We have to integrate with their database, which means we need to send our entire code to them to scan, and they send us the report. A company working in the financial domain usually won't like to share its code or any information outside its network with any third-party provider. Such companies try to build the system in-house, and their enterprise-level licensing cost is really huge. There is also an overhead of updating the vulnerability database.

It has been more than one and a half years. 

It is stable. I haven't had any problems with its stability.

It is easy. We have integrated Snyk with two to four projects, and we do run scanning every week to check the status and improvement in the quality of our code.

Currently, only I am using this solution because I'm handling all the stuff related to infrastructure and DevOps stuff in my company. It is a very small company with 100 to 200 people, and I am kind of introducing this tool in our organization to have enterprise-level stuff. I have used this tool in my old organization, and that's why I am trying to implement it here. I am the only DevOps engineer who works in this organization, and I want to integrate it with different code bases.

I've never used their technical support.

It is really straightforward. If someone has set up a simple pipeline, they can just integrate in no time.

Pricing-wise, it is not expensive as compared to other tools. If you have a couple of licenses, you can scan a certain number of projects. It just needs to be attached to them.

I have been using this solution for one and a half years, and I definitely like it. It is awesome in whatever it does right now.
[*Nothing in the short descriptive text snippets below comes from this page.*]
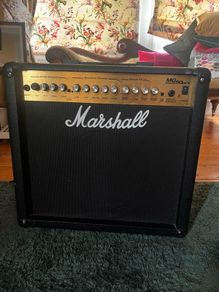 Marshall Amp with built in effects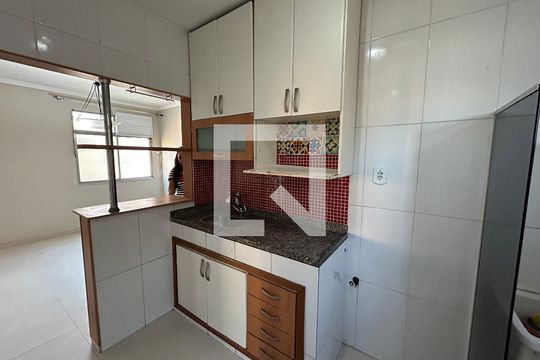 Cozinha de apartamento à venda com 2 quartos, 48m² em Irajá, Rio de Janeiro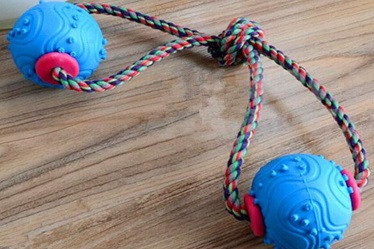 dog rope toys with two balls of TPR/pet toys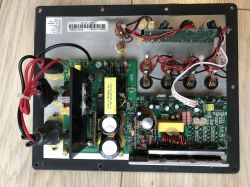 Uszkodzony subwoofer kina domowego Klipsch RPW10 Uszkodzony subwoofer kina domowego Klipsch RPW10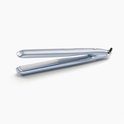 Lichtblauwe Babyliss Hydro Fusion Styler stijltang met aan/uit knop en instellingen op het handvat.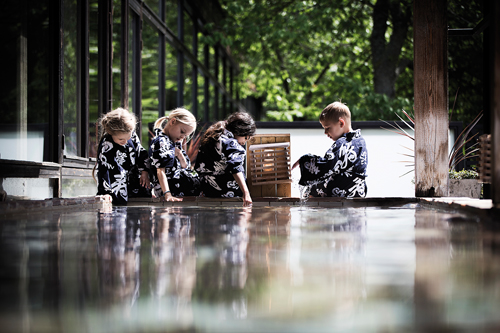 Comme au Japon, il est de mise de porter le yukata pendant son séjour à Yasuragi. ©Yasuragi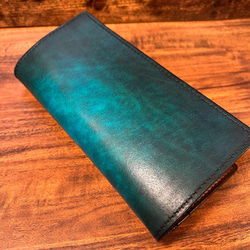 革の手染め- 二つ折り長財布 / グリーン（緑+青） 4枚目の画像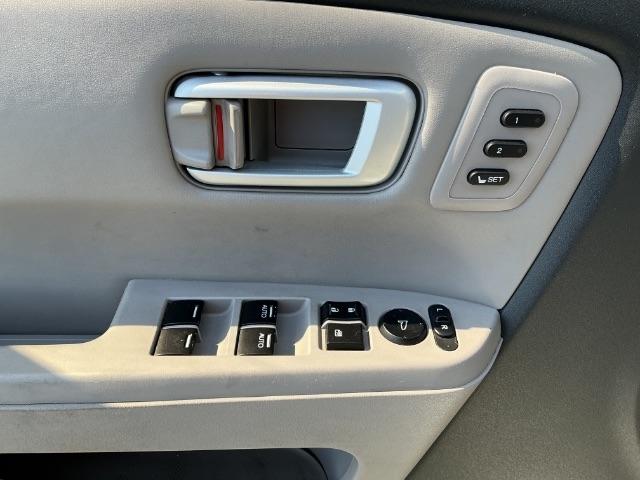 Honda Pilot 2WD 4dr Touring w/Navi 2010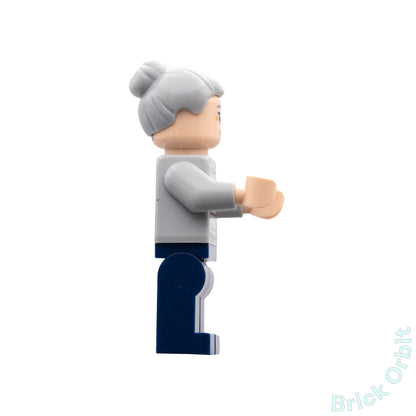 Genuine AUNT MAY (sh721) - Marvel Super Heroes - Used LEGO® Minifigure from set 76178-1 - Product Image from Brick Orbit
It is a really nice tool if you really want to do the dependency check and security scanning of your code, which falls under static code analysis. You can implement it and go for it for static code analysis, but when it comes to dynamic, interactive, and run-time scanning, you should look for other tools available in the market. These are the only things that are missing in this solution. If it had these features, we would have gone with it because we have already been using it for one and a half years. Now, the time has come where we are looking for new features, but they are not there.

Considering the huge database they have, all the binaries it scans, and other features, I would rate Snyk an eight out of 10. 

Our customers use Snyk for infrastructure scanning, SaaS testing, and continuous vulnerability scans. 

Our customers find container scans most valuable. They are always talking about it.

Offering API access in the lower or free open-source tiers would be better. That would help our customers. If you don't have an enterprise plan, it becomes challenging to integrate with the rest of the systems. Our customers would like to have some open-source integrations in the next release.

I have known about Snyk for about two years.

Snyk is a stable solution. I don't think we faced any issues with it.

Snyk is a scalable product. 

We used to work with SonarQube, which is fast. We also used CoreOS Clare and explored Prisma. The open-source and self-hosted solutions are better suited for smaller startups. They only have to spend on setting it up as running is entirely free.

The initial setup is straightforward because it's a SaaS solution. I didn't have any problems implementing this solution. I think installing and deploying this solution took me about 15 minutes.

I implemented this solution. 

The pricing is acceptable, especially for enterprises. I don't think it's too much of a concern for our customers.  Something like $99 per user is reasonable when the stakes are high.

On a scale from one to ten, I would give Snyk an eight.